Dataset entries
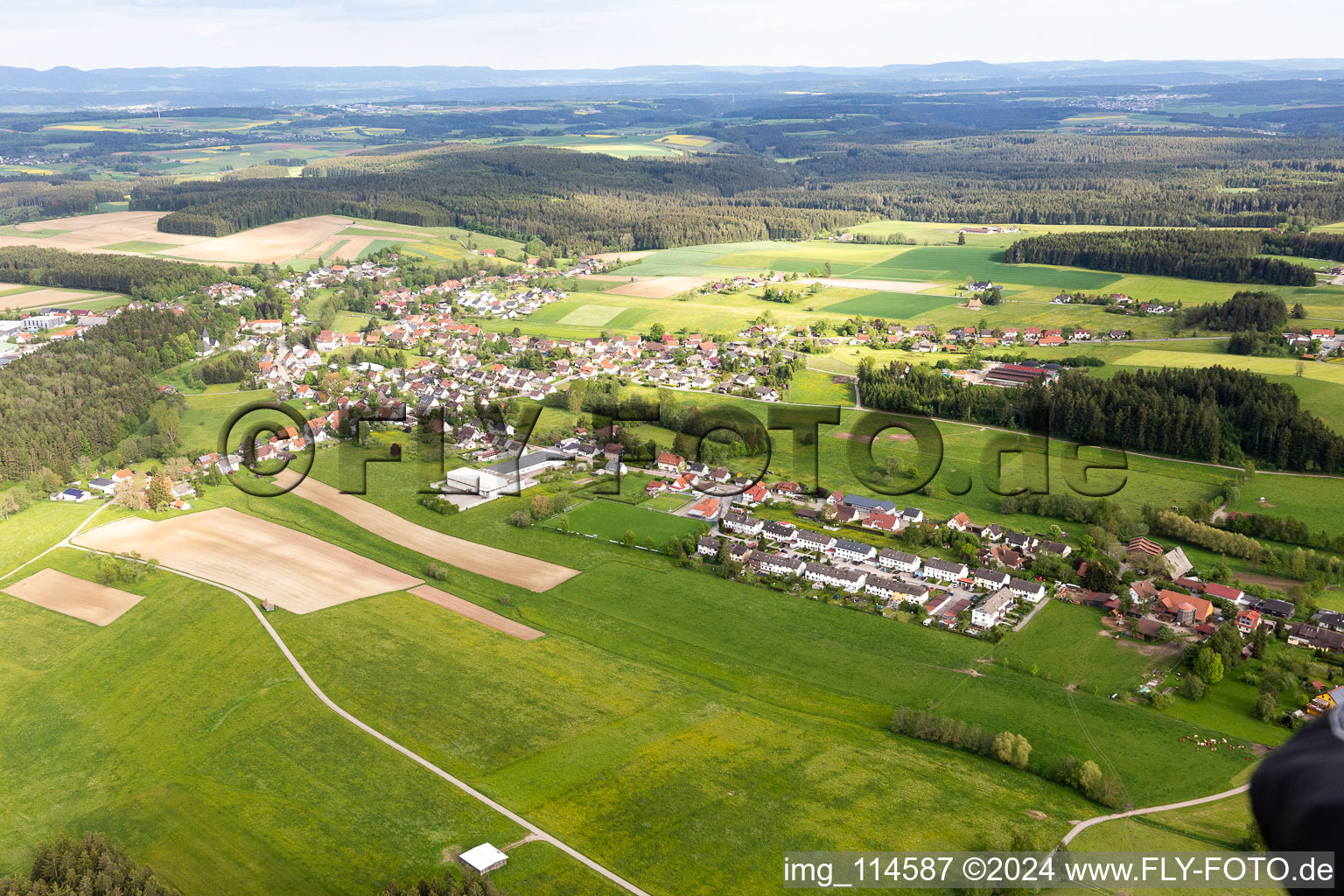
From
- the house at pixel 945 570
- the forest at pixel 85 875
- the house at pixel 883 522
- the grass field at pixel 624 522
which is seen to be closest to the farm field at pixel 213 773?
the forest at pixel 85 875

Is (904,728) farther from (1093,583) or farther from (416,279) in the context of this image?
(416,279)

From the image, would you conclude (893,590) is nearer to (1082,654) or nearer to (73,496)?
(1082,654)

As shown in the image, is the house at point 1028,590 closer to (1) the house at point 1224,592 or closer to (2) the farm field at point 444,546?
(1) the house at point 1224,592

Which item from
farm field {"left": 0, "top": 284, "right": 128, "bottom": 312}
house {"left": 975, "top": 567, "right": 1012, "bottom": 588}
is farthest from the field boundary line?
farm field {"left": 0, "top": 284, "right": 128, "bottom": 312}

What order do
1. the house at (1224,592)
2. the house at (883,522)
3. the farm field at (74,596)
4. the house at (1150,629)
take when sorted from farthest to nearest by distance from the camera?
the house at (883,522)
the farm field at (74,596)
the house at (1224,592)
the house at (1150,629)

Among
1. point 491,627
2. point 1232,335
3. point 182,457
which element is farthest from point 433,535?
point 1232,335

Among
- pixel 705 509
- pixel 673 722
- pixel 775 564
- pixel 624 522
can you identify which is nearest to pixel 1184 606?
pixel 775 564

Your task
Please give the data from the line containing "Which item from" through the end, inclusive, as a Markdown table with the columns Row and Line, leaving out blank lines.

Written response
| Row | Line |
|---|---|
| 1 | Which item from |
| 2 | farm field {"left": 0, "top": 284, "right": 128, "bottom": 312} |
| 3 | house {"left": 975, "top": 567, "right": 1012, "bottom": 588} |
| 4 | is farthest from the field boundary line? |
| 5 | farm field {"left": 0, "top": 284, "right": 128, "bottom": 312} |
| 6 | What order do |
| 7 | 1. the house at (1224,592) |
| 8 | 2. the house at (883,522) |
| 9 | 3. the farm field at (74,596) |
| 10 | 4. the house at (1150,629) |
| 11 | take when sorted from farthest to nearest by distance from the camera? |
| 12 | the house at (883,522) |
| 13 | the farm field at (74,596) |
| 14 | the house at (1224,592) |
| 15 | the house at (1150,629) |
| 16 | Among |
| 17 | 1. point 491,627 |
| 18 | 2. point 1232,335 |
| 19 | 3. point 182,457 |
| 20 | which element is farthest from point 433,535? |
| 21 | point 1232,335 |
| 22 | Among |
| 23 | - pixel 705 509 |
| 24 | - pixel 673 722 |
| 25 | - pixel 775 564 |
| 26 | - pixel 624 522 |
| 27 | can you identify which is nearest to pixel 1184 606? |
| 28 | pixel 775 564 |